It’s finally March, which means it’s almost time for the NCAA basketball tournament. I’ve spent my last two posts finding a regression model that predicts the probability that a college basketball team has of beating another team. But our data analysis shouldn't stop once we have our model. Just like in any quality improvement situation, we should test our model to ensure that it actually works!
In our case, the model depends on a ranking system. I've used the LRMC Rankings since they have correctly predicted the most NCAA tournament games since 2003. But we shouldn't just take them at their word. I’ve tracked over 1,000 college basketball games in the past few weeks, so let's use Minitab and put the model and the rankings to the test!
So how should we test the model? Common sense says to compare the model's predictions to the actual results. For example, if there were 100 games for which the model predicted the favorite had a 50% chance of winning, we should look at the results from those 100 games and see if the favorite actually won 50 times (or close to it). We can do the same thing for every probability from 50% all the way to 99%. The bar chart below shows the results.
Well, this doesn’t look very good. In games where the model said the favorite would win 50% of the time, they actually won only 33% of the time! A lot of the other probabilities look off too. Things look as shaky as Bruce Weber's job security. What's going on here?

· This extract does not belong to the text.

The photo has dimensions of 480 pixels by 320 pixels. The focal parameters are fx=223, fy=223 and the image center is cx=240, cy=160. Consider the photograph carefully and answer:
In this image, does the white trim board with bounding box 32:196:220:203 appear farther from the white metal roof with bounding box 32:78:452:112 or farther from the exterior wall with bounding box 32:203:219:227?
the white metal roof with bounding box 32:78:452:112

The problem is the sample size. There were only 6 games for which the model said the favorite would win 50% of the time. We can’t accurately make any conclusions based on 6 games! So instead of looking at each probability individually, let’s group them together and see what the results look like.
Ah, this looks much better. We see that in all the games where the favorite was predicted to win between 50 and 59% of the time, they actually won 54.2% of the time. In fact, each observed probability falls within the range of the predicted probabilities. But what was the average of each group? The 67.6% is impressive if the average predicted probability of the group was 67%, but not so much if the average was, say, 60%. The table below shows the average predicted probability of each group, plus the number of games.
Probability Group |
Average Predicted Probability |
Observed Probability |
Number of Games |
50 to 59 |
55.0 |
54.2 |
190 |
60 to 69 |
65.2 |
67.6 |
244 |
70 to 79 |
74.7 |
77.8 |
234 |
80 to 89 |
85.1 |
84.7 |
242 |
90 to 99 |
93.7 |
93.3 |
135 |
So in the 190 games for which the model predicted the favorite to win between 50 and 59% of the time, the average was 55%. And we see that the favorite actually won 54.2% of those games. That’s pretty close! In fact, all of the observed probabilities are close to the average predicted probability of each group. I’d say our model and the rankings work pretty well!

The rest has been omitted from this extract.